INSTRUCTION: Reproduce exactly the lines below, starting with the line that contains "Based on this" and ending with the last line of the records, both included, and nothing else.

(Dataset items)
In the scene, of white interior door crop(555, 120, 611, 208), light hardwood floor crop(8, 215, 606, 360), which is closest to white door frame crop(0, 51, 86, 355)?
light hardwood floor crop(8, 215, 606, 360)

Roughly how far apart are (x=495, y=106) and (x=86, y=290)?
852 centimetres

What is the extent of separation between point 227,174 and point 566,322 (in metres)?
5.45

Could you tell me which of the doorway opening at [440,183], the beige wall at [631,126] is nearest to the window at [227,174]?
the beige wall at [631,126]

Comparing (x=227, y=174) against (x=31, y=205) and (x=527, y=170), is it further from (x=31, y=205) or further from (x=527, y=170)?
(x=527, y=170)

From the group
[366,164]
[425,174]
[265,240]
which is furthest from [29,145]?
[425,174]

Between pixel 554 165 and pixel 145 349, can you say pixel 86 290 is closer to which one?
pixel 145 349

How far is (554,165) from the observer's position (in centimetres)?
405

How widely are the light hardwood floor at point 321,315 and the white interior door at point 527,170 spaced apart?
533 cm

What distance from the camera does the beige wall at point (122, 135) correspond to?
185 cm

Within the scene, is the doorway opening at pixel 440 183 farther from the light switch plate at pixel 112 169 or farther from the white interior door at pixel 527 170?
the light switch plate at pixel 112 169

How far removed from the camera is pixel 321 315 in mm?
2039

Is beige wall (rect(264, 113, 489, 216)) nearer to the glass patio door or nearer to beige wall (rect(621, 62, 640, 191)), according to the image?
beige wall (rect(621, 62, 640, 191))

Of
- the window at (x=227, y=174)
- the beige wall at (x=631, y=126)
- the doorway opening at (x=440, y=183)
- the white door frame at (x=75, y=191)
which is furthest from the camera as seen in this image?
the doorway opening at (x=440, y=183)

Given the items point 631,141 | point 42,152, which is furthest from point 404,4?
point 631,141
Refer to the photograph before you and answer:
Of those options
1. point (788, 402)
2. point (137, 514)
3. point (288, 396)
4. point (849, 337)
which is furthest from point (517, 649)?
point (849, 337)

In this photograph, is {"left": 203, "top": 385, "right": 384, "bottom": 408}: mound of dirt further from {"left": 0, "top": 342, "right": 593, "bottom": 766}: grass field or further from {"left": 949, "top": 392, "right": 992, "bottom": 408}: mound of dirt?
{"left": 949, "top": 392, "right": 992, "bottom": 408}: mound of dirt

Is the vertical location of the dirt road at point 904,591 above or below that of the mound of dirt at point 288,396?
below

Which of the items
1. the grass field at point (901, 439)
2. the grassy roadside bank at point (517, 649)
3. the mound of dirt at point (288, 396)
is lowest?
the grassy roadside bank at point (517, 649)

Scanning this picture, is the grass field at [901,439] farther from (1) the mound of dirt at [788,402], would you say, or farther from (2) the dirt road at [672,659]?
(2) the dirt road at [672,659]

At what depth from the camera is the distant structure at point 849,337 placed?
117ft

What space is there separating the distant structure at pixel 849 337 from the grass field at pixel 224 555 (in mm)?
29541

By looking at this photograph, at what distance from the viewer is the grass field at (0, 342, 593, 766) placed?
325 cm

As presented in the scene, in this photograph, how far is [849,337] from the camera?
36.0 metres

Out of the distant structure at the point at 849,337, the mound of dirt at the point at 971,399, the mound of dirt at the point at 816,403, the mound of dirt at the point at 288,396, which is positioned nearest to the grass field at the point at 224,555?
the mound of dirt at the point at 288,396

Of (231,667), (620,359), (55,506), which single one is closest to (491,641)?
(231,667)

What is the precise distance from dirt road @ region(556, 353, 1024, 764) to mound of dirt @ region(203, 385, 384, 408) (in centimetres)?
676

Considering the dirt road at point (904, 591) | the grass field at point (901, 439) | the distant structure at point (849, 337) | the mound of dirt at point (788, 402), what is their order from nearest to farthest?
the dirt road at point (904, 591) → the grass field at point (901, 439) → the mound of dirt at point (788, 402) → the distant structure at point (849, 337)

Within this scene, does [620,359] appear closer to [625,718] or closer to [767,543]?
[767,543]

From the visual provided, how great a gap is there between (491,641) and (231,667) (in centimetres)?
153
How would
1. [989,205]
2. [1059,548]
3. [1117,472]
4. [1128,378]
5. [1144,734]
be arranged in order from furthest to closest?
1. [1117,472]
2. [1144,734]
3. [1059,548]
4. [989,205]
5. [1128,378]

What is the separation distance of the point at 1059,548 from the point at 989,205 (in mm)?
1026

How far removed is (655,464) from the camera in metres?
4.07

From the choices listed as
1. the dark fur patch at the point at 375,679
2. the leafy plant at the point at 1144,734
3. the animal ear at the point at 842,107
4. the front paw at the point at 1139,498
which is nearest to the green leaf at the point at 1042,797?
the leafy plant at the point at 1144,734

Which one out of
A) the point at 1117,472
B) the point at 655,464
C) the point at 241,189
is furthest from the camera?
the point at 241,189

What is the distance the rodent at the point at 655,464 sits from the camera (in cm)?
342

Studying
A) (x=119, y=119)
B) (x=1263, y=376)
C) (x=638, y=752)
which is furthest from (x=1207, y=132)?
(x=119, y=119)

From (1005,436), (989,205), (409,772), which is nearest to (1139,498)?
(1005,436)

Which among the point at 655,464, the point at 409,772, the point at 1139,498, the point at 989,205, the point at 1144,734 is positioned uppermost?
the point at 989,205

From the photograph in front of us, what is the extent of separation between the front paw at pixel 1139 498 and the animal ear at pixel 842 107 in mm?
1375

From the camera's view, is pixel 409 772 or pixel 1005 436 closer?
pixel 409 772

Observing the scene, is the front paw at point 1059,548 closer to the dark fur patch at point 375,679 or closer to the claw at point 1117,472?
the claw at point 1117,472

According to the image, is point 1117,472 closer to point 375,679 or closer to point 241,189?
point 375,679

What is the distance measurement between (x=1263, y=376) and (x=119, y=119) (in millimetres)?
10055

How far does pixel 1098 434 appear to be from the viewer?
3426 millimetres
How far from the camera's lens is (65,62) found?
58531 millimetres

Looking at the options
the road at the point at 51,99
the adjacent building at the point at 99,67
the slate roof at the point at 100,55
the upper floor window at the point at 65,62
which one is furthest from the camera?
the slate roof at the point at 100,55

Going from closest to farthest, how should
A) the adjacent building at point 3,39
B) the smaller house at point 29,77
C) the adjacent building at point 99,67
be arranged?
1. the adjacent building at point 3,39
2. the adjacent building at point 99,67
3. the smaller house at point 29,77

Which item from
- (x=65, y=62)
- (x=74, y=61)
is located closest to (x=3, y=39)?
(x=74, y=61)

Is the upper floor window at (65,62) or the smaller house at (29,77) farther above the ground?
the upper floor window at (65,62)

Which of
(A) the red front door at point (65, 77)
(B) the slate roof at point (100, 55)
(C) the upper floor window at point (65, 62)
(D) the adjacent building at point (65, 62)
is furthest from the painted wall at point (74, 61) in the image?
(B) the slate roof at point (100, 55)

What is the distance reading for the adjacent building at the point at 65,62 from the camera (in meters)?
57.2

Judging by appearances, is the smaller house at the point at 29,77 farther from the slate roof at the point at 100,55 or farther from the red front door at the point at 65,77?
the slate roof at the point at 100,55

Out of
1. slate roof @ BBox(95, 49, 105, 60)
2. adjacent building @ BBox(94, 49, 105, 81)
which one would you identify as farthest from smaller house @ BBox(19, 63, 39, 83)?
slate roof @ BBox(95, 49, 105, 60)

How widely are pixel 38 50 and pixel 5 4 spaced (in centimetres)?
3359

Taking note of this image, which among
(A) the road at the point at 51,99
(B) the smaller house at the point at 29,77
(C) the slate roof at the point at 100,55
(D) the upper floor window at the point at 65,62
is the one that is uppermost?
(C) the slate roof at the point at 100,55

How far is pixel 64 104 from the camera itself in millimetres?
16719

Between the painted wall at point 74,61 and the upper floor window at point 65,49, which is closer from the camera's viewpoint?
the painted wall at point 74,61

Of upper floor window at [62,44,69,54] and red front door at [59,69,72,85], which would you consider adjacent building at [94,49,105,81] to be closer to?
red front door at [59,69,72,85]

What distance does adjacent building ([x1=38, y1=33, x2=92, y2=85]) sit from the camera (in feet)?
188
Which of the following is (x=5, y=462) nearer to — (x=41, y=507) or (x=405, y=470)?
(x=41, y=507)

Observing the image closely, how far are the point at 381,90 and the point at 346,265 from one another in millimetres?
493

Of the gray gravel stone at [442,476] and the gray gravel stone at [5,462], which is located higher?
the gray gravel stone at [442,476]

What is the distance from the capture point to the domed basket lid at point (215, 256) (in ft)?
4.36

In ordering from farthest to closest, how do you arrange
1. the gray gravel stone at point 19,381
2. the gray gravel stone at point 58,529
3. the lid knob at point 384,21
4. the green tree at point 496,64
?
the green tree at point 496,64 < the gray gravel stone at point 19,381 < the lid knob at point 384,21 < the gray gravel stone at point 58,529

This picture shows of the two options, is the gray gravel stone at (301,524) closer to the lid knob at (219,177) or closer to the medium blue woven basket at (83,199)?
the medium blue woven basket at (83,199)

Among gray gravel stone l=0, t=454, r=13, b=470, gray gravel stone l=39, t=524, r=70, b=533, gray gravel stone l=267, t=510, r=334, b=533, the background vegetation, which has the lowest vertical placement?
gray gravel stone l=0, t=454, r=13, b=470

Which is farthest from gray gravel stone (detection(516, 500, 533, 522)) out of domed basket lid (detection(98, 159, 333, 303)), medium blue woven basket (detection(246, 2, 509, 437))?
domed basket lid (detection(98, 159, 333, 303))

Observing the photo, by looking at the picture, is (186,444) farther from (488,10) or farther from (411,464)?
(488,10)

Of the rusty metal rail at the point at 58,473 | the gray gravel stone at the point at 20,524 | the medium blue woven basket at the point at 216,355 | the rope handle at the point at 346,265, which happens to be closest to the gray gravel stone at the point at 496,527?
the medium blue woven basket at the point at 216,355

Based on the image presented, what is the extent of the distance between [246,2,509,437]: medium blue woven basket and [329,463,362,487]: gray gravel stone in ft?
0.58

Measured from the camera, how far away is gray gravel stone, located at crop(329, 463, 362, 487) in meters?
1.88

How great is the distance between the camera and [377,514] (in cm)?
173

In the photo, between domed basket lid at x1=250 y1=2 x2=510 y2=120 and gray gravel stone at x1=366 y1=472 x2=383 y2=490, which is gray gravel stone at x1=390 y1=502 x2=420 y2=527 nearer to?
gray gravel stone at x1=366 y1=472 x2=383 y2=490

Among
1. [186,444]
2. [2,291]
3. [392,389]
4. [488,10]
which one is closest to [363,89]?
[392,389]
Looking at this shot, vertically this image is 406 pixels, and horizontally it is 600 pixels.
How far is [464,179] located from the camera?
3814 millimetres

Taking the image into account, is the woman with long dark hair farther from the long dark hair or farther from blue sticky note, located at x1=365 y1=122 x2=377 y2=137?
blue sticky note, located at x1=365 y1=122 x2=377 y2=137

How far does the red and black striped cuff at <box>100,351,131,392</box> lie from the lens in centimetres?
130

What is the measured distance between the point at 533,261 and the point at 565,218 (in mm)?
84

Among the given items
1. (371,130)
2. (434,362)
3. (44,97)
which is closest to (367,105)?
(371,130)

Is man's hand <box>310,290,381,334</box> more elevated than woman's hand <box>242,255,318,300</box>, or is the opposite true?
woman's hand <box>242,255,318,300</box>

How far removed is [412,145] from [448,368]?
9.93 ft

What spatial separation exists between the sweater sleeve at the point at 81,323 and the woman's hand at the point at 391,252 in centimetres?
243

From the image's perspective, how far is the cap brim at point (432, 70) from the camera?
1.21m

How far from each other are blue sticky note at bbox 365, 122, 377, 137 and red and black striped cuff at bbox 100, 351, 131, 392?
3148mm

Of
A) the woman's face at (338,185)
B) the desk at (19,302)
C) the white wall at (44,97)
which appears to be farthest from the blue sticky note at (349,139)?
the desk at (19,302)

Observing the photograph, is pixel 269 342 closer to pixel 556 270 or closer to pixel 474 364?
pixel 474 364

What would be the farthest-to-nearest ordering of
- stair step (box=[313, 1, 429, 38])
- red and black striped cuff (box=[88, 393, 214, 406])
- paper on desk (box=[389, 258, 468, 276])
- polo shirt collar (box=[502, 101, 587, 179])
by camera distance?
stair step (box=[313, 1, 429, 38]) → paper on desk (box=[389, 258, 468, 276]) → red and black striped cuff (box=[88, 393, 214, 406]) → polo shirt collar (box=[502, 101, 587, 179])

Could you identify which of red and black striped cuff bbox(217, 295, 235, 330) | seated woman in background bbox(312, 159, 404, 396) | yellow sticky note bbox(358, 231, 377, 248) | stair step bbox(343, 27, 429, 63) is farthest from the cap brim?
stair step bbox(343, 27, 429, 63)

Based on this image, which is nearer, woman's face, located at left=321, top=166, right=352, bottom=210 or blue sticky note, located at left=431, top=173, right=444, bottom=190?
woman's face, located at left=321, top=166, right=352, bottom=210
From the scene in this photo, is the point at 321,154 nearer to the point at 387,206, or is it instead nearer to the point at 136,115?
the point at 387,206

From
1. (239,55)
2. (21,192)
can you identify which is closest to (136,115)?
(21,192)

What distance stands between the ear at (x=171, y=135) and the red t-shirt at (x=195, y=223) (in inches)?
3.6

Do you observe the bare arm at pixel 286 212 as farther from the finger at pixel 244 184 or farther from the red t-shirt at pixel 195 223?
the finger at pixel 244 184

FINISHED TASK:
Based on this image, which is nearer, woman's face, located at left=321, top=166, right=352, bottom=210 or blue sticky note, located at left=431, top=173, right=444, bottom=190?
woman's face, located at left=321, top=166, right=352, bottom=210
From the scene in this photo, is the point at 321,154 nearer to the point at 387,206, or is it instead nearer to the point at 136,115?
the point at 387,206

From
1. (239,55)
2. (21,192)
can you identify which is closest to (136,115)?
(21,192)

What distance stands between the ear at (x=171, y=135) and the red t-shirt at (x=195, y=223) (in inches)?
3.6

Do you observe the bare arm at pixel 286 212 as farther from the finger at pixel 244 184 or farther from the red t-shirt at pixel 195 223?
the finger at pixel 244 184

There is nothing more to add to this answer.